The new demerit points system is aimed at changing the behaviour of drivers and saving lives, not about making money for the Government.

This is according to Minister of Works and Transport, Rohan Sinanan, who spoke yesterday with the media at the launch of the demerit system at the Audrey Jeffers Highway, Mucurapo.

Present at the launch were Police Commissioner Gary Griffith, Transport Commissioner Clive Clarke, road safety officer Sgt Brent Batson, and Arrive Alive president Sharon Inglefield.

“This is a great day for Trinidad and Tobago. And this right here, this is not a revenue earner for the Government. This is about saving lives,” Sinanan said.

He had high praise for those who worked in his ministry, noting that they were able to roll out the programme under a “tight budget”.

“What I can say is this project initially began years ago with a budget of hundreds of millions. But those in our ministry, our in-house staff, were able to use a bare budget, of about $12 million, and make this happen,” Sinanan beamed.

Griffith welcomed the new initiative, saying it was an example of the changing times and how technology could be used in the fight against crime.

“We are in changing times.

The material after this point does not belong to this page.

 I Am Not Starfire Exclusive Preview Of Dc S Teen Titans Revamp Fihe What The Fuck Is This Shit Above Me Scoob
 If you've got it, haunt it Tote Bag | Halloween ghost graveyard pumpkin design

In the era of technology, this is welcome. Just a few years ago police officers would be hiding behind a lamp post and jumping out with a stick and then having to use books and issue tickets via writing. This here is not a cellphone,” Griffith said, while gesturing with one of the new devices.

“This will ensure greater efficiency and will ensure that my officers can get back out on patrol quickly after dealing with a motorist. Above all it is going to save lives. This will act as a major deterrent. It will make sure that people are aware that there are now consequences for their actions. As we continue with technology it will act toward further reducing the road fatalities,” Griffith added.

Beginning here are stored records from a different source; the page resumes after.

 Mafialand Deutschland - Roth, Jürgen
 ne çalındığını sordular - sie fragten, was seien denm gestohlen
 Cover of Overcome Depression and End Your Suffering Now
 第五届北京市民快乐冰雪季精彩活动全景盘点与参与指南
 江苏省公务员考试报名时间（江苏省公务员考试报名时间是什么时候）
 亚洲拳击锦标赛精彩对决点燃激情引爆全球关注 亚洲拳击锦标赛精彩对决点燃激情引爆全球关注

As part of the launch, Sinanan and Griffith participated in a road traffic exercise, handing out flyers and speaking to motorists about the new demerit points system, as well as the new traffic ticketing system.

Overview of amendments

Amendments to the Motor Vehicle and Road Traffic Act (MVRTA) 2017 were brought into effect on May 26.

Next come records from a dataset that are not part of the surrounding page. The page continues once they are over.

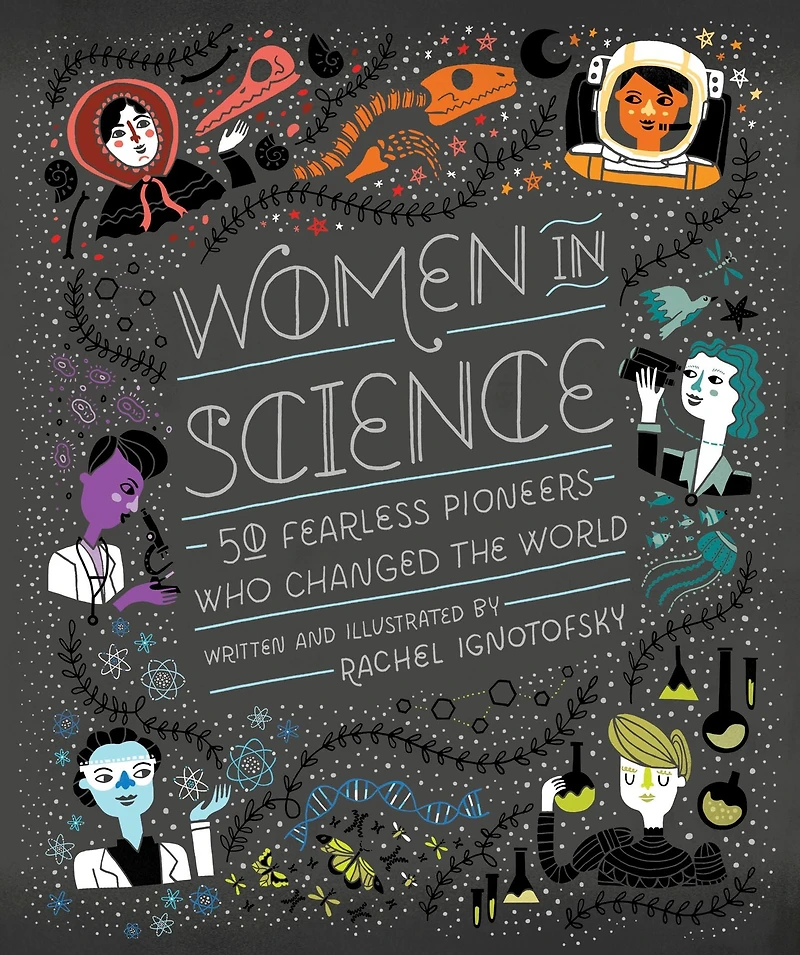 Women Science: 50 Fearless Pioneers Who Changed the World
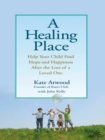 Image for A healing place: help your child find hope and happiness after the loss of a loved one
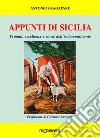 Appunti di Sicilia. Primati, eccellenze e storie dell'isola-continente libro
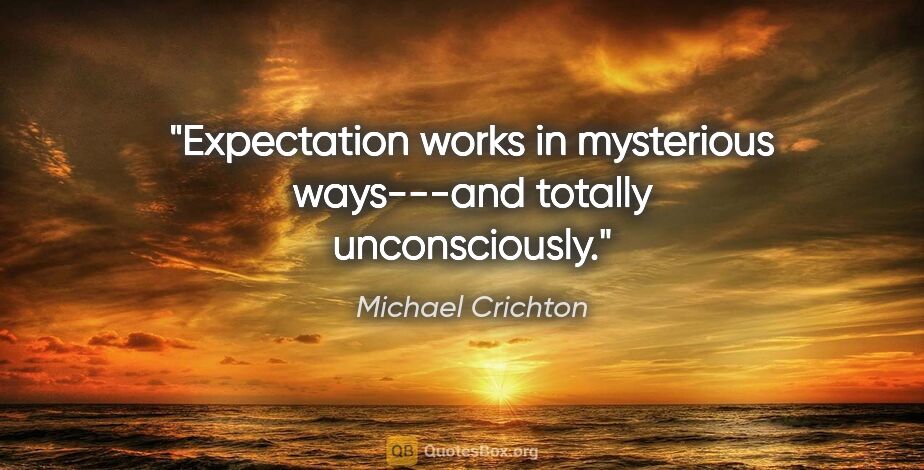Michael Crichton quote: "Expectation works in mysterious ways---and totally unconsciously."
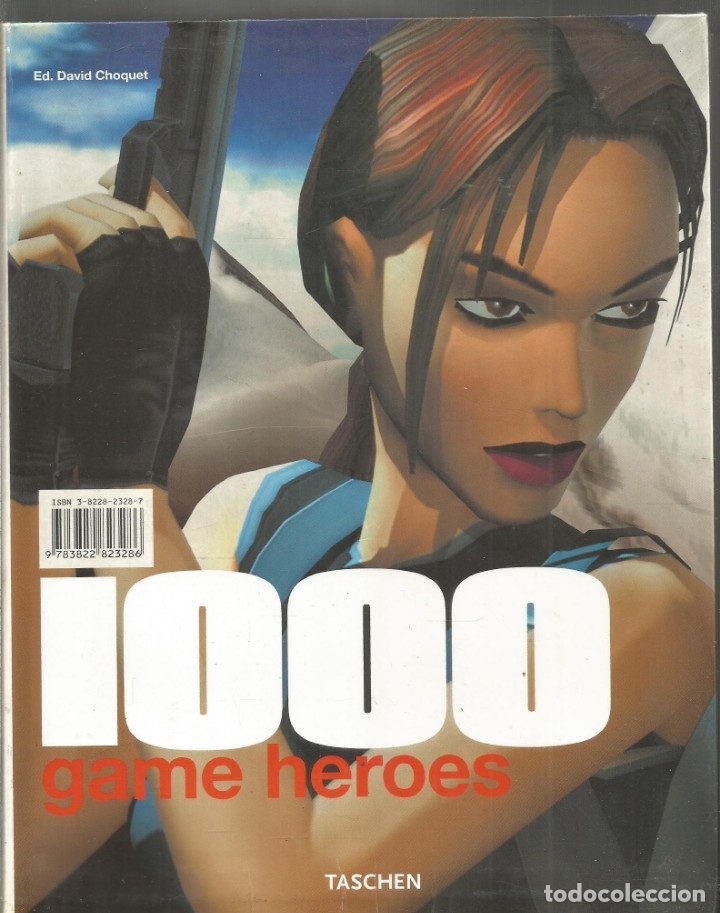 Libros: DAVID CHOQUET. 1000 GAME HEROES. TASCHEN.(ESPA&Ntilde;OL-INGLES-ITALIANO-PORTUGUES)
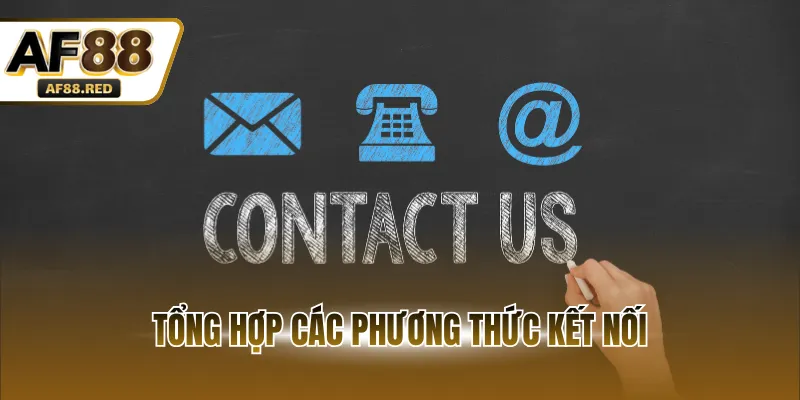 Tổng hợp các phương thức kết nối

It allows for the implementation of a demerit points system, new traffic ticketing system and red light camera enforcement system in Trinidad and Tobago.

Errant drivers in violation of offences found in the Ninth Schedule of the MVRTA 2017 can have demerit points recorded on their driving record. Additionally, drivers who accumulate the maximum threshold of demerit points can have their driving permit suspended for a specified period.

Drivers issued traffic tickets as of yesterday can utilise 12 TTPost locations nationwide to pay traffic fines, via cash or LINX payments.

However, those issued traffic tickets prior to yesterday are required to pay their fines utilising the system identified by the Judiciary.

Citizens are reminded that those persons who wish to file a notice to contest a traffic ticket issued must do so via the online portal: https://contest.ttlawcourts.org.

It is hoped that with this new system, there would be a reduction of traffic matters – which represented an estimated 60 per cent of all cases filed at the magistracy.

This will create, for the courts, additional time and resources to tend to other cases and issues.

Tickets must be paid within 30 days of issuance. Thereafter, the fine for a traffic violation increases by 25 per cent for the period of 14 days. In the event that a person fails to pay the escalated fine, an additional 25 per cent will be added to the escalated fee.

The red light camera enforcement system will go live at a date to be announced.